Hospital leaders face growing pressure to reduce avoidable readmissions while improving patient outcomes and controlling episode costs. Under value-based care models, including the Transforming Episode Accountability Model (TEAM), which began on January 1st, even modest increases in postoperative readmissions can materially impact quality scores, episode costs, and patient satisfaction; for example, research shows that a readmission following total knee arthroplasty can cost more than $10,000, representing a significant proportion of total episode expenditure.
Recent learnings from a real-world Force Therapeutics care partner–a large hospital system in the Eastern US–underscore an important truth: readmissions are not random. When organizations effectively leverage patient-reported outcome measures (PROMs) and timely patient surveys, clear patterns emerge, enabling organizations to take action before a preventable readmission can take place.

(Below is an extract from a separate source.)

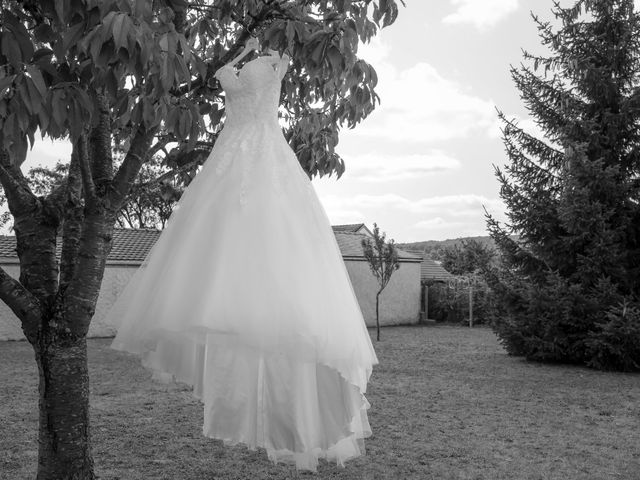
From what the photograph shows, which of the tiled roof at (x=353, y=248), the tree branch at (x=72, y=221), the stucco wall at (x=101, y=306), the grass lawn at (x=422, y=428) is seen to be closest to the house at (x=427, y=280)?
the tiled roof at (x=353, y=248)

In this case, Force Therapeutics’ clinical experts analyzed rising readmission trends among total joint arthroplasty (TJA) and lumbar fusion patients within the health system. The team identified early indicators that were contributing to readmissions and proactively implemented targeted protocol optimizations. These changes improved patient recovery and outcomes while reducing unnecessary costs.
The Devil Is In The Data
When the health system’s data revealed an increase in readmissions over several months, relative to previous years, care teams didn’t have to respond with blanket changes or additional staffing. Instead, the organization turned to what it already had: extensive real-time patient-reported data.
The Force Therapeutics clinical support team conducted a comprehensive review of PROMs and discharge questionnaires completed by patients within the platform. These insights allowed the team to categorize readmissions into two distinct groups:
- Preventable readmissions, including:
- Infection symptoms
- Unmanaged or escalating pain
- Falls or injury during recovery
- Blood clots
- Constipation-related complications
- Wound concerns
- System or care access issues
- Non-preventable readmissions, such as unrelated medical events or unavoidable clinical complications
By isolating preventable drivers, the care team could focus interventions where digital care pathways and patient education can have the greatest impact.
From PROMs To Solutions
Once these patterns were identified, Force’s clinical support team translated those insights into protocol-level optimizations within the platform, ensuring patient education directly addressed the risks most likely to drive readmissions before they escalated into serious events.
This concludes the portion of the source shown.